To do >>
Output the records. Match them exactly.

Data provided >>
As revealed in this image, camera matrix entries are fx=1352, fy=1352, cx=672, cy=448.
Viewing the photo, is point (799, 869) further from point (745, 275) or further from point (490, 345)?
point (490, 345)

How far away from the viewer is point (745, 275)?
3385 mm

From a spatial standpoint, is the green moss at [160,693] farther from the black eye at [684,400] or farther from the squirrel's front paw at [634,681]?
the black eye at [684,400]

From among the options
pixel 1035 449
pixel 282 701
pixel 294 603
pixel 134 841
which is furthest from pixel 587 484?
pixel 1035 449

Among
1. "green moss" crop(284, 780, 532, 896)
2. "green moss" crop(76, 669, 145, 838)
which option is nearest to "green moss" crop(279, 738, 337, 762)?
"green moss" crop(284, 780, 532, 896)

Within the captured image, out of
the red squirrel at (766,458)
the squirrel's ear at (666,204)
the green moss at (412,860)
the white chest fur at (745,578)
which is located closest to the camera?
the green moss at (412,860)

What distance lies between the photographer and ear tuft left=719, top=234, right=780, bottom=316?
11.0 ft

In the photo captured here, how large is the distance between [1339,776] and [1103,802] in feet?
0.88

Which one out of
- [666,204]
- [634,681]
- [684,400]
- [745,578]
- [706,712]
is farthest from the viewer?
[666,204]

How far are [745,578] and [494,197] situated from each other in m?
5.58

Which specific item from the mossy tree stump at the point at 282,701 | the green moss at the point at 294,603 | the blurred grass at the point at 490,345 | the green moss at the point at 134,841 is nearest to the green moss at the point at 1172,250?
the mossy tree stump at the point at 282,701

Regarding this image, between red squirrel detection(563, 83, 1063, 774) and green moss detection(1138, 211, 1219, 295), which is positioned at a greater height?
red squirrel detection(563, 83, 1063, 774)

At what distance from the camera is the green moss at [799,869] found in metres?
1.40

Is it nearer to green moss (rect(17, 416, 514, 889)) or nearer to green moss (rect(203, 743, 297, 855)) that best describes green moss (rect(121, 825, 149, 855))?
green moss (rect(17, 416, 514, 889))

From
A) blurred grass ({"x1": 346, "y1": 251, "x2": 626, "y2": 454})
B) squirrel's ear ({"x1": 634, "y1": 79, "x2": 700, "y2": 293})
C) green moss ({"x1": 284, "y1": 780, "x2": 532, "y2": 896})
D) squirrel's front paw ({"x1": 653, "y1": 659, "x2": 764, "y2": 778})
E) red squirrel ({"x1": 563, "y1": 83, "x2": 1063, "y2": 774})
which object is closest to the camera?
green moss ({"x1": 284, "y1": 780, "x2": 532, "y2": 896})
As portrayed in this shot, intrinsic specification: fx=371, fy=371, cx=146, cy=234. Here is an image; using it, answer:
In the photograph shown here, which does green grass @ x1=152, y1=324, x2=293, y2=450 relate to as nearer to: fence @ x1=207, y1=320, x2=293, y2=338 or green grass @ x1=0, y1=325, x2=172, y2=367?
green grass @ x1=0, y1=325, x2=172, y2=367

Result for this exercise >>
As revealed in this image, camera matrix entries are fx=1352, fy=1352, cx=672, cy=448.
Viewing the photo, is point (799, 869) further from point (745, 275) or further from point (490, 345)?
point (490, 345)

How far away from the viewer is point (745, 275)?
3385 mm

From a spatial standpoint, is the green moss at [160,693] farther from the black eye at [684,400] or farther from the squirrel's front paw at [634,681]?
the black eye at [684,400]

From among the options
pixel 1035 449
pixel 282 701
pixel 294 603
pixel 134 841
which is furthest from pixel 587 484?
pixel 1035 449

Among
1. "green moss" crop(284, 780, 532, 896)
2. "green moss" crop(76, 669, 145, 838)
which option is nearest to "green moss" crop(279, 738, 337, 762)?
"green moss" crop(284, 780, 532, 896)

Within the captured image, out of
the red squirrel at (766,458)
the squirrel's ear at (666,204)
the green moss at (412,860)
the white chest fur at (745,578)
which is located closest to the camera?
the green moss at (412,860)

What distance lies between the photographer and ear tuft left=719, top=234, right=780, bottom=316?
11.0 ft

In the photo captured here, how large is the distance between [1339,776] and [1103,802] in feet?
0.88

Which one out of
- [666,204]
- [634,681]
- [684,400]
- [745,578]
- [706,712]
is farthest from the viewer?
[666,204]

How far are [745,578] and [494,197] situated from each other in m?
5.58

Which specific item from the mossy tree stump at the point at 282,701 | the green moss at the point at 294,603 | the blurred grass at the point at 490,345 | the green moss at the point at 134,841 is nearest to the green moss at the point at 1172,250?
the mossy tree stump at the point at 282,701

Regarding this image, between red squirrel detection(563, 83, 1063, 774) and green moss detection(1138, 211, 1219, 295), which is positioned at a greater height?
red squirrel detection(563, 83, 1063, 774)

At what distance from the camera is the green moss at [799,869] found in metres?
1.40

Is it nearer to green moss (rect(17, 416, 514, 889)) or nearer to green moss (rect(203, 743, 297, 855)) that best describes green moss (rect(121, 825, 149, 855))?
green moss (rect(17, 416, 514, 889))

From
A) blurred grass ({"x1": 346, "y1": 251, "x2": 626, "y2": 454})
B) squirrel's ear ({"x1": 634, "y1": 79, "x2": 700, "y2": 293})
C) green moss ({"x1": 284, "y1": 780, "x2": 532, "y2": 896})
D) squirrel's front paw ({"x1": 653, "y1": 659, "x2": 764, "y2": 778})
E) red squirrel ({"x1": 563, "y1": 83, "x2": 1063, "y2": 774})
which object is closest to the camera?
green moss ({"x1": 284, "y1": 780, "x2": 532, "y2": 896})
As portrayed in this shot, intrinsic specification: fx=371, fy=371, cx=146, cy=234. Here is an image; using it, answer:
In the photograph shown here, which does green grass @ x1=152, y1=324, x2=293, y2=450 relate to as nearer to: fence @ x1=207, y1=320, x2=293, y2=338 or green grass @ x1=0, y1=325, x2=172, y2=367?
green grass @ x1=0, y1=325, x2=172, y2=367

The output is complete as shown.